Sometimes the best thing you can do for your Vermont roots is leave them. Not permanently, not apologetically, but intentionally. In other words, go out, plug into something bigger, and come back with more than you left with.
It’s easy to assume that leaving means chasing something else. That you’re abandoning Vermont for a bigger city, a faster lane. But the real risk isn’t leaving, it’s staying invisible. If we don’t go, no one knows about Novamera and their surgical mining technology that’s changing an entire industry. Or a team of nuclear engineers at VCET designing modular reactors for many of the nation’s largest projects. The work is extraordinary. But extraordinary work still needs a room.
Last week, Dave and I went to a16z’s Boston Tech Week. Hundreds of events, old friends, new connections. But one moment stood out. It was an early morning filled with eager founders, investors and Boston Tech Week enthusiasts at the MTLC Innovation unConference. An ecosystem-O.G. called out VCET within the first minute of the opening remarks. Not because we lobbied for it. Because the work speaks. The advising, the community building, our investing, and the founders we’ve walked alongside. It’s registering beyond our borders.

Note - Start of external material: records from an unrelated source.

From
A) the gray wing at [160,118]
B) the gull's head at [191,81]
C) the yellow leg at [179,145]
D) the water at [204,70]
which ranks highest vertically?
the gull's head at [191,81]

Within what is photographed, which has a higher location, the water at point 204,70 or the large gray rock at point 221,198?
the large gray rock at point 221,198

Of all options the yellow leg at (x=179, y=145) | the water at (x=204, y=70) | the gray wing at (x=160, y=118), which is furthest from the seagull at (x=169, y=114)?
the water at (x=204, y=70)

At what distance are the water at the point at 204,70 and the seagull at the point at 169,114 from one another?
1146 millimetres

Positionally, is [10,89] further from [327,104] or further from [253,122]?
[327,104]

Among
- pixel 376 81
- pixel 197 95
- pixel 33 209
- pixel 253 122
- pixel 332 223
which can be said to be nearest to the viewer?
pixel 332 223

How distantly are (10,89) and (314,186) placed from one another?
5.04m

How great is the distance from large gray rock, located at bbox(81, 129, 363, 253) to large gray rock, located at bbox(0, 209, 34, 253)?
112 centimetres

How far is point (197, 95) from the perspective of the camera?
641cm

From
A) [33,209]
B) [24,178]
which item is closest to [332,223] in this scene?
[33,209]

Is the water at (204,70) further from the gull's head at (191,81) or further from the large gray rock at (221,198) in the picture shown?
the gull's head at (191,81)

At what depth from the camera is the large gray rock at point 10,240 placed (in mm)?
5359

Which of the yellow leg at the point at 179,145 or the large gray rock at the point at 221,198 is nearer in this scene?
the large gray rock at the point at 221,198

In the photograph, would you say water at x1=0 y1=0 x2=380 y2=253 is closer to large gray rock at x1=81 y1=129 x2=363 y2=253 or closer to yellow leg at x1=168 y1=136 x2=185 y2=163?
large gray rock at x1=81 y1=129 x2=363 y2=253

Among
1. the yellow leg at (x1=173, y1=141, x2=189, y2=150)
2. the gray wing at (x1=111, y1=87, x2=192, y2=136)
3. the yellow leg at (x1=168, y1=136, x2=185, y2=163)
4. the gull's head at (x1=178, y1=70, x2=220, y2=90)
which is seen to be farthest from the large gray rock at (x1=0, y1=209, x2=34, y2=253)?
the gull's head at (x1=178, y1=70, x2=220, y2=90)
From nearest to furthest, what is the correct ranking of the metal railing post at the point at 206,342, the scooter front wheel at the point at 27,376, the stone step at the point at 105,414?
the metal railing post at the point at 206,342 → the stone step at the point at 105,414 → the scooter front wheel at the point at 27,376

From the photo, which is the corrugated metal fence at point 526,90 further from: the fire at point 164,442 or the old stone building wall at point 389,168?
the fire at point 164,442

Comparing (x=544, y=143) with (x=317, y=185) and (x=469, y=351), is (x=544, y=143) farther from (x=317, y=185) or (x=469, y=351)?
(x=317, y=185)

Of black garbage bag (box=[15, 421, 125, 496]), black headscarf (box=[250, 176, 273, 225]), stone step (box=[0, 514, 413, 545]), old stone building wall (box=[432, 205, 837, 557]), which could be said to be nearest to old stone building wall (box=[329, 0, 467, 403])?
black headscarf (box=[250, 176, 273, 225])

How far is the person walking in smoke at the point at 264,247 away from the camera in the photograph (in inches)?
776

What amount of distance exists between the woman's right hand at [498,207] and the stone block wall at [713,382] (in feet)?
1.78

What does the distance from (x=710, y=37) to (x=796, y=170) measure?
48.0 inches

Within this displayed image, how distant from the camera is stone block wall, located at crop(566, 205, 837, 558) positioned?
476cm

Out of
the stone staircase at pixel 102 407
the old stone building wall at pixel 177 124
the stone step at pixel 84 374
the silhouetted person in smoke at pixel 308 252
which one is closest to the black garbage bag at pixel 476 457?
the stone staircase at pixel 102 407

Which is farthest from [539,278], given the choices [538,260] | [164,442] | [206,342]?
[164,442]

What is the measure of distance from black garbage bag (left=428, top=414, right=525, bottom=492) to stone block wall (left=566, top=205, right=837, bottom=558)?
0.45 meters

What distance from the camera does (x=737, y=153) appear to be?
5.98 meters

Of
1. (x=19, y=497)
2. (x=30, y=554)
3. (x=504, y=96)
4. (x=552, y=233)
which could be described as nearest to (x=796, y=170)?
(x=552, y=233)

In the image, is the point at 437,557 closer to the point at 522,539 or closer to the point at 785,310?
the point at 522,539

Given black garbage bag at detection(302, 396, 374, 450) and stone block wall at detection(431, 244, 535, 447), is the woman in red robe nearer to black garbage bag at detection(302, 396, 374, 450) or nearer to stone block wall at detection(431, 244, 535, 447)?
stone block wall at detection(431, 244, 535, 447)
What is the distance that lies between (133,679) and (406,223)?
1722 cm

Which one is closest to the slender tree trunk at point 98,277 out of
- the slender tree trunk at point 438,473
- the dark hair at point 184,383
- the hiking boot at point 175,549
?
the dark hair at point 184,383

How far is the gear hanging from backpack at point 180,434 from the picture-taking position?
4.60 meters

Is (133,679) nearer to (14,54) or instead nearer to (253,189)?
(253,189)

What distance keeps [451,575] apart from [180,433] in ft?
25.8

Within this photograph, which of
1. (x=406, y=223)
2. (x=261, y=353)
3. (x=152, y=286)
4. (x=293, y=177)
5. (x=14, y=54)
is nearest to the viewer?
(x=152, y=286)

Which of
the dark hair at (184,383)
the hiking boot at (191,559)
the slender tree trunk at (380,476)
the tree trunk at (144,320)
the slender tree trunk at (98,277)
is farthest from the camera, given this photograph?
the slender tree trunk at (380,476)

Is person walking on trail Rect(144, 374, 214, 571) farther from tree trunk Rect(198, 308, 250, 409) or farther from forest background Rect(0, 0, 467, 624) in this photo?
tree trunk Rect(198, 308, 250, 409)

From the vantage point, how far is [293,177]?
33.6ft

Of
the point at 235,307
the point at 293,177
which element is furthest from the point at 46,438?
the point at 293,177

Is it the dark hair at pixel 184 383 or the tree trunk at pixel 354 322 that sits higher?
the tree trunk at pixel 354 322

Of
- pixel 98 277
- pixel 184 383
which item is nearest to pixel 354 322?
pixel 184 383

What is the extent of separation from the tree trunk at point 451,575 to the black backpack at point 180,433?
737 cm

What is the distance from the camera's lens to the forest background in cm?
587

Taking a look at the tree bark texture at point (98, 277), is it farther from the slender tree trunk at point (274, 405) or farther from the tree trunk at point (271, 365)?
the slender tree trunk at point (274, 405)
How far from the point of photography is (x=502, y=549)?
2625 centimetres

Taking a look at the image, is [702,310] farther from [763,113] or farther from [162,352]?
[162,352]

And then there was Colin Riggs and Diane Abruzzini-Riggs from Rigorous Technology. They didn’t just attend every robotics event, they were sought out. People wanted to know what they were building and why Amazon Robotics ex-COO just joined their Board. They offered expertise, fielded questions, and held their own in a room that had no idea they came from Vermont. They went as founders. They showed up as experts.
That’s what leaving looks like when you do it right. They came back with a stronger network and deeper trust with experts across the industry. Relationships matter!
There’s a version of building a company in Vermont that stays entirely inside Vermont. The community here is real and it matters. But there’s a bigger network out there that wants to hear from you, learn from you, and fund you. You just have to show up.
VCET exists to help you do both. To build something grounded here and yet connected everywhere. So Vermont founders (or anyone building in a rural area), this one’s for you. Don’t feel bad about going to Boston, New York, or Austin to expand your network and your thinking. People want to hear what you’re building just as much as you want to hear from them. When you walk into those rooms, people notice. I promise you, they will be impressed…and maybe a little jealous too.